ZU ERLEDIGENDE AUFGABEN
1) Welche Dinge können laut Zitat der Außenministerin im Text über atomare Abrüstung durch diese Waffen binnen weniger Minuten zerstört werden? Nennen Sie alle.
2) Schreiben Sie aus dem Text über atomare Abrüstung den Abschnitt zwischen „Vor diesem Hintergrund“ und „ihre Bestände sogar.“ wortgetreu ab, beide Stellen eingeschlossen.
3) Was nennt die Außenministerin im Text über atomare Abrüstung derzeit das „wahrscheinlichste Szenario“?

VORLIEGENDER TEXT
--------------------

Schweiz fordert atomare Abrüstung

Vor diesem Hintergrund drängen auch Vertreter unabhängiger westlicher Staaten stärker auf einen Abbau der enormen Atomwaffenbestände. Zwei Jahrzehnte nach dem Ende des Kalten Krieges lebe die Welt weiterhin unter dem Damoklesschwert der Nuklearwaffen, sagte in Basel die Schweizer Außenministerin Micheline Calmy-Rey. "Diese Waffen können binnen weniger Minuten alles zerstören, was wir bewahren wollen: unsere Leben, unsere Umwelt, unsere Kultur, die Zukunft unserer Kinder und Kindeskinder", mahnte die Politikerin. Calmy-Rey erinnerte daran, dass ein Großteil der enormen Atomarsenale – vor allem in den USA und Russland – nach wie vor einsatzbereit sind und binnen weniger Minuten eingesetzt werden können. Einige Staaten modernisierten ihre Bestände sogar.

"Die größte Herausforderung auf lange Sicht aber sind die Sicherheitsdoktrinen der Atomwaffenstaaten", sagte die Außenministerin der Schweiz, deren Regierungen schon während des Kalten Krieges für atomare Abrüstung warben. Während allen Beteiligten die apokalyptische Bedrohung durch Atomwaffen deutlich sei, halten die Atomwaffenstaaten in ihren verteidigungspolitischen Richtlinien auch zwei Jahrzehnte nach dem Ende des Kalten Krieges an der Möglichkeit des Einsatzes dieser illegalen Massenvernichtungswaffen fest. Dies, so Calmy-Rey, sei der Kern des Problems, auch weil Länder, die bislang über keine Atomwaffen verfügen, zur Aufrüstung angespornt werden.

Nicht nur in Calmy-Reys Ausführungen spielte – auch wenn dies nicht explizit erwähnt wurde – der Streit zwischen den USA und Iran eine Rolle. Ein regionaler atomarer Konflikt sei derzeit das "wahrscheinlichste Szenario", sagt die Außenministerin. Doch auch diese mögliche Entwicklung hätte verheerende globale Folgen.

--------------------

GEGEBENE DATEN
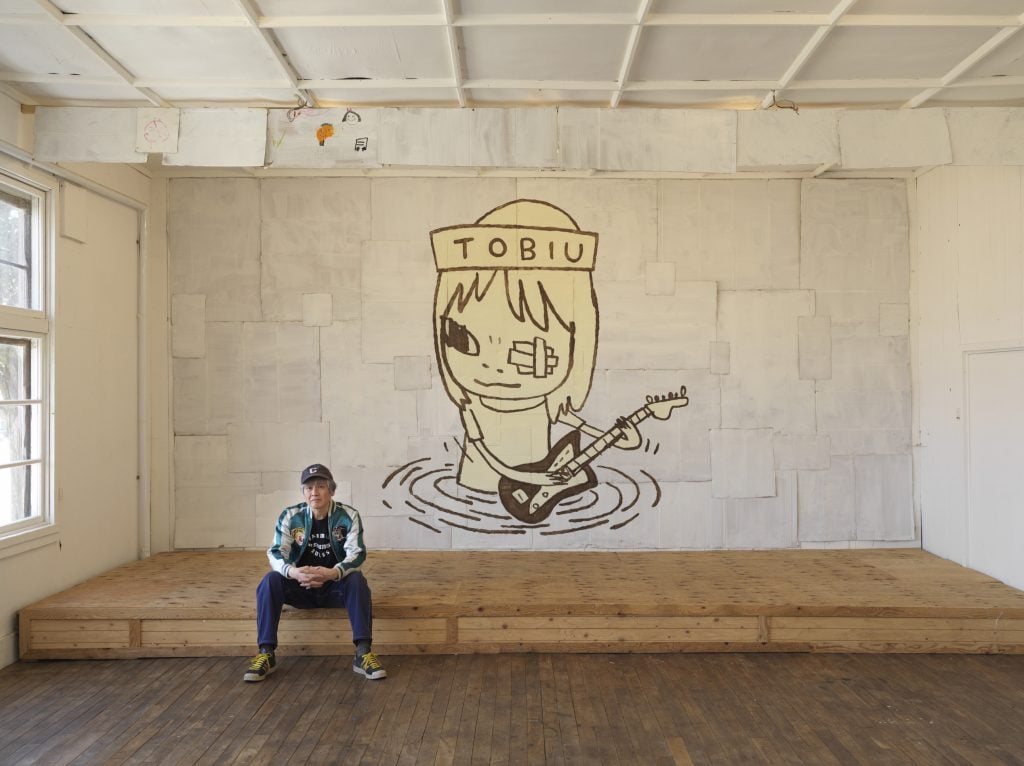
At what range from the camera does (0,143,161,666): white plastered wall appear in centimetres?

--------------------

LÖSUNGEN
1) unsere Leben, unsere Umwelt, unsere Kultur, die Zukunft unserer Kinder und Kindeskinder

2)
Vor diesem Hintergrund drängen auch Vertreter unabhängiger westlicher Staaten stärker auf einen Abbau der enormen Atomwaffenbestände. Zwei Jahrzehnte nach dem Ende des Kalten Krieges lebe die Welt weiterhin unter dem Damoklesschwert der Nuklearwaffen, sagte in Basel die Schweizer Außenministerin Micheline Calmy-Rey. "Diese Waffen können binnen weniger Minuten alles zerstören, was wir bewahren wollen: unsere Leben, unsere Umwelt, unsere Kultur, die Zukunft unserer Kinder und Kindeskinder", mahnte die Politikerin. Calmy-Rey erinnerte daran, dass ein Großteil der enormen Atomarsenale – vor allem in den USA und Russland – nach wie vor einsatzbereit sind und binnen weniger Minuten eingesetzt werden können. Einige Staaten modernisierten ihre Bestände sogar.

3) Einen regionalen atomaren Konflikt.